Abstract 2113 Allergy, Immunology, and Rheumatology Poster Symposium, Sunday, 5/2

The presence of T cells within the inflamed synovium has led to uncontested conclusion that these cells are central to juvenile rheumatoid arthritis (JRA) disease pathogenesis. However, there are several lines of evidence that conflict with the hypothesis that the presence of such cells within inflamed synovium reflects a specific antigen-driven process or a loss of control of that process. The experiments described here provide an alternative explanation to the presence of T cells within the inflamed synovium. Since endothelial cells play a critical role in leukocyte homing to specific sites, we examined the potential role of C1q-bearing immune complexes (as are found in JRA synovial fluids) to activate endothelium and mediate leukocyte trafficking.

C1 was bound to model BSA-anti-BSA immune complexes, after which complexes were incubated with cultured human umbilical vein endothelial cells (HUVEC). Levels of interleukin-8, a chemokine that attracts both neutrophils and T cells, were measured in cell culture supernates after 36 hours. Cell adhesiveness was measured under flow conditions after specific time periods.

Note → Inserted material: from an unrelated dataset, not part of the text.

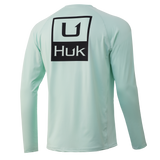 HUK Men's Pursuit Long Sleeve Performance Fishing Shirt, Sea Foam, H1200304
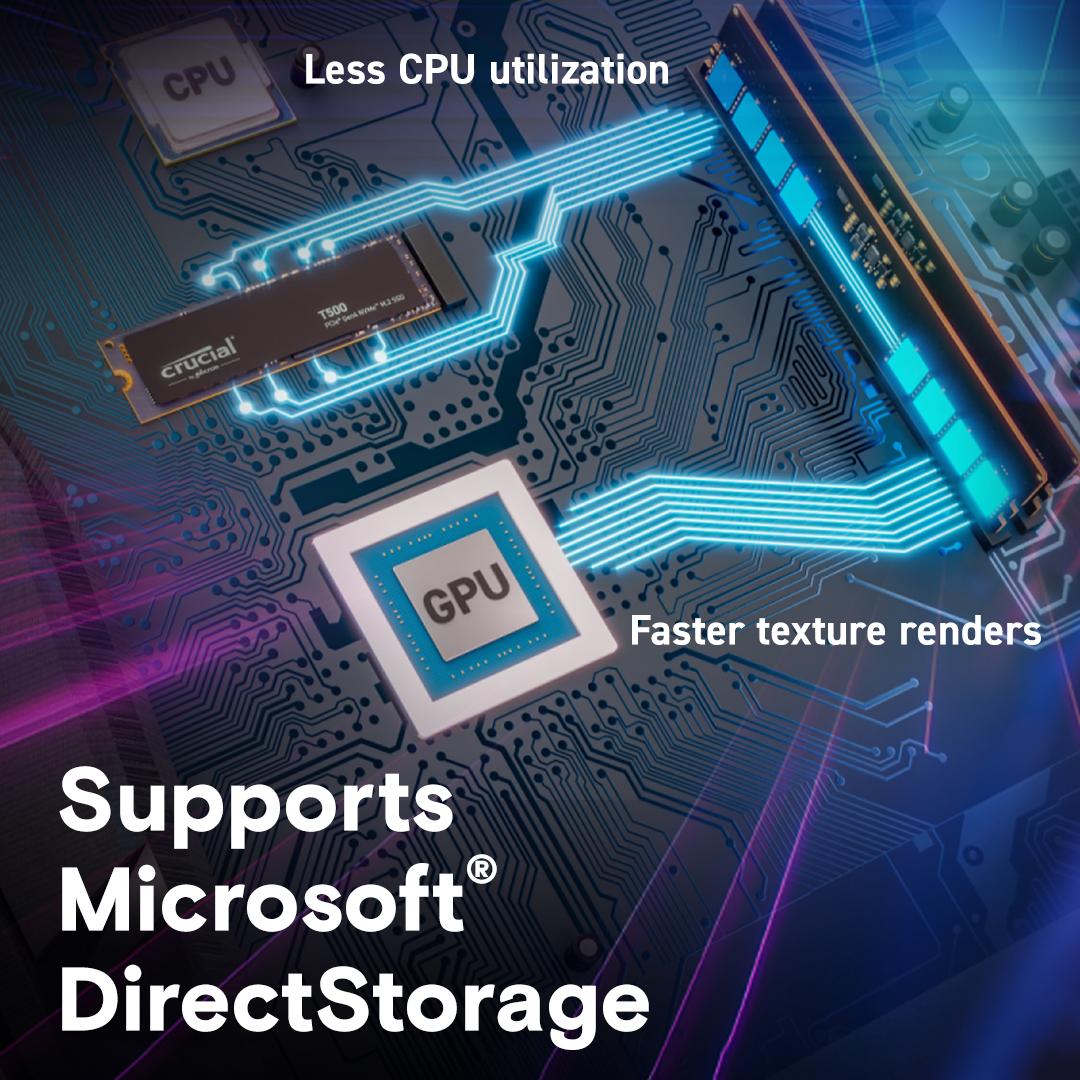 Crucial T500 2TB PCIe Gen4 NVMe M.2 SSD, Read and Write speeds up to 7400 & 7000MB/s, 5 Year Warranty thumbnail 3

C1q-bearing immune complexes induced IL-8 secretion from HUVEC in a dose-dependent fashion These same results could be obtained using a cross-linking IgM antibody to the 127 kD C1q receptor (C1qR) expressed on HUVEC. Neither monomeric C1q nor C1q-bearing immune complexes pre-incubated with anti-C1q induced IL-8 from HUVEC. IL-8 secretion was inhibited by genestein, a nonspecific tyrosine kinase inhibitor, suggesting that the 127 kD C1qR is acts as a conventional tyrosine kinase-modulated receptor. Immunoprecipitated C1QR was shown to be phosphorylated on at least one tyrosine residue. Co-precipitating with the C1qR was another 72 kD phosphoprotein which we are in the process of identifying.

Adherence assays demonstrated a biphasic response of HUVEC to C1q-bearing immune complexes. Within 4 hours of stimulation, both neutrophils and T lymphocytes adhered to and rolled along stimulated (but not unstimulated) HUVEC. Adherence could be inhibited by antibody to E-selectin. Stimulated HUVEC maintained their capacity to mediate both T cell and neutrophil rolling for at least 48 hr. After 24hr, adherence and rolling could be inhibited by antibody to P-but not E-selectin.

These data demonstrate that C1q-bearing immune complexes stimulate the secretion of IL-8, an important neutrophil and T lymphocyte chemotactic factor, from HUVEC. These same complexes also mediate adherence of these cells to HUVEC. Thus, nonspecific inflammatory mechanisms, not an antigen-driven process, may account for the presence in rheumatoid synovial fluid and/or tissue.

Supported by grants from the National Institutes of Health and the Children's Medical Research Foundation of Oklahoma City.